Short exercise A: Repeat the part of the shy martin biography that opens with the words containing "In August 2020" and closes with "streams on Spotify.".
Short exercise B: Finish out the next part of the shy martin biography, continuing from the point where it stops.

Source document:
↓

Sara Hjellström (born 5 November 1993), known professionally as Shy Martin (stylized as shy martin) is a Swedish singer and songwriter. As a songwriter her compositions have been streamed over 3 billion times on Spotify alone, while her songs as lead vocalist have been streamed 1.5 billion times on the same platform.

In August 2020 shy released her Sad Songs EP, preceded by the singles "Slow" and "Are you happy?". The release was well received by blogs including The Line Of Best Fit, Paste and Idolator, and has 120 million+ combined streams on Spotify.

Career 
Raised in the small town of Lerdala, Sweden, shy martin first began writing songs and poetry in her youth as a means of self-expression. After winning a music contest at her school at age 17, shy signed with EMI for a period though ultimately she decided to go independent. She decided to start studying at the songwriting school Musikmakarna in Örnsköldsvik, in the north of Sweden. Shortly after she moved to Stockholm and signed to the independent label BLNK Music. As of November 2020 she is no longer signed with BLNK.

↑

Information provided:
↓

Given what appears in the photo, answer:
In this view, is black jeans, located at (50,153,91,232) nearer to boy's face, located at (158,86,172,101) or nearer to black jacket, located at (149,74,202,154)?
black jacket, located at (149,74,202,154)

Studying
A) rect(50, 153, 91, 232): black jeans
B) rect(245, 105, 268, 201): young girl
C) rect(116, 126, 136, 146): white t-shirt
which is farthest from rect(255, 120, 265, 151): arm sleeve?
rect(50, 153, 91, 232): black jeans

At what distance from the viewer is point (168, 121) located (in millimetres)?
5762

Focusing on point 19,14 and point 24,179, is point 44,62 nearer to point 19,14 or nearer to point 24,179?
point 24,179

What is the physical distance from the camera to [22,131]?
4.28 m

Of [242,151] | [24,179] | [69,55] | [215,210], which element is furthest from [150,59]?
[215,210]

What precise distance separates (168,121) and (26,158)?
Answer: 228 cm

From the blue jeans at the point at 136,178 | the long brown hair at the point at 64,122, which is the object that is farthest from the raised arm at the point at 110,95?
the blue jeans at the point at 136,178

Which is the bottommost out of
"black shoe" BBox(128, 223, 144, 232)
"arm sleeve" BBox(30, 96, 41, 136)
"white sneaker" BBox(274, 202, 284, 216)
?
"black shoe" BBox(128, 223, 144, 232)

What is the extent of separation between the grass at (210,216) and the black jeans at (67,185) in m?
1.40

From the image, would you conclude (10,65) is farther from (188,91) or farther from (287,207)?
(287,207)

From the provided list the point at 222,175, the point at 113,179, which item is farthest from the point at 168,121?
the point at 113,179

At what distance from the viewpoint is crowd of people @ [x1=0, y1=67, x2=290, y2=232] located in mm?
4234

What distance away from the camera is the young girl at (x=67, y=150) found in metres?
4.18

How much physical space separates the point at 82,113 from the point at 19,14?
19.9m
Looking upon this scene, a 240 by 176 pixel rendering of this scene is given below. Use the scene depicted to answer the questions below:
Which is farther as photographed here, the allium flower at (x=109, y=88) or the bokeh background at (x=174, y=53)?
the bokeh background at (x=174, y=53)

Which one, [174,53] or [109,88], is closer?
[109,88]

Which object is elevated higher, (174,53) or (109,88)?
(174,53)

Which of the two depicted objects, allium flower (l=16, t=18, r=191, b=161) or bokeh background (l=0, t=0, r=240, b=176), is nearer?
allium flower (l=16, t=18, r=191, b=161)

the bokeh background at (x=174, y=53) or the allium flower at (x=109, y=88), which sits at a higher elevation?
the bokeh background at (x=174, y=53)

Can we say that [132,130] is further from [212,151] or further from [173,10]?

↑

Task result A:
In August 2020 shy released her Sad Songs EP, preceded by the singles "Slow" and "Are you happy?". The release was well received by blogs including The Line Of Best Fit, Paste and Idolator, and has 120 million+ combined streams on Spotify.

Task result B:
shy martin first established herself as a songwriter, a path that launched in dynamic fashion via her co-write and featured vocal on Mike Perry's "The Ocean (ft. SHY Martin)." Recording the vocals in one-take in her home wardrobe, shy wrote the track with longtime Swedish songwriting partner, SHY Nodi, with whom she has written several other songs for artists including The Chainsmokers, NOTD, Jess Glynne, Astrid S, Timeflies, NEIKED and Kream. The track won Spotify Sweden's ‘Most Streamed Song of the Year’ with a groundbreaking 550 million+ streams (now 719 million+).

shy's career as an artist in her own right took off in 2017 with the release of ‘Good Together’, which was praised by The Line Of Best Fit as “part dancehall, part R&B, and completely addictive”. Several more singles followed, receiving positive coverage from Billboard and others, culminating in the Overthinking EP in 2018. In April 2020, Martin released the single "can I call you back?". James Keith of Complex UK called the song "a dream-like flurry of breathy vocals, soul-touching songwriting and twinkling electronics." This was followed by the Sad Songs EP, her most successful collection to date.

shy's songwriting catalog has gone on to generate over 3 billion streams on Spotify alone including credits on "First Time" by Kygo ft. Ellie Goulding, "(Not) The One" by Bebe Rexha, "All We Know" by The Chainsmokers, "I Wanna Know" by NOTD (ft. Bea Miller), as well as songs for Jess Glynne, Astrid S, and ALMA, among others.

In addition to her artistry, shy is also a member of numerous music industry initiatives, most notably joining Spotify CEO/Founder Daniel Ek and songwriter/producer Max Martin's coveted 'Equalizer Project', a group aiming to combat gender inequality in the music industry. shy also participated in Bebe Rexha’s 2018 'Women In Harmony' Dinner in Los Angeles, a gathering to empower female artists in music including Charli XCX, Kim Petras, and Avril Lavigne. She also performed alongside Matoma at the 2017 Nobel Peace Prize Concert.

In 2018 shy was awarded the Stikkan Anderson award for Songwriting.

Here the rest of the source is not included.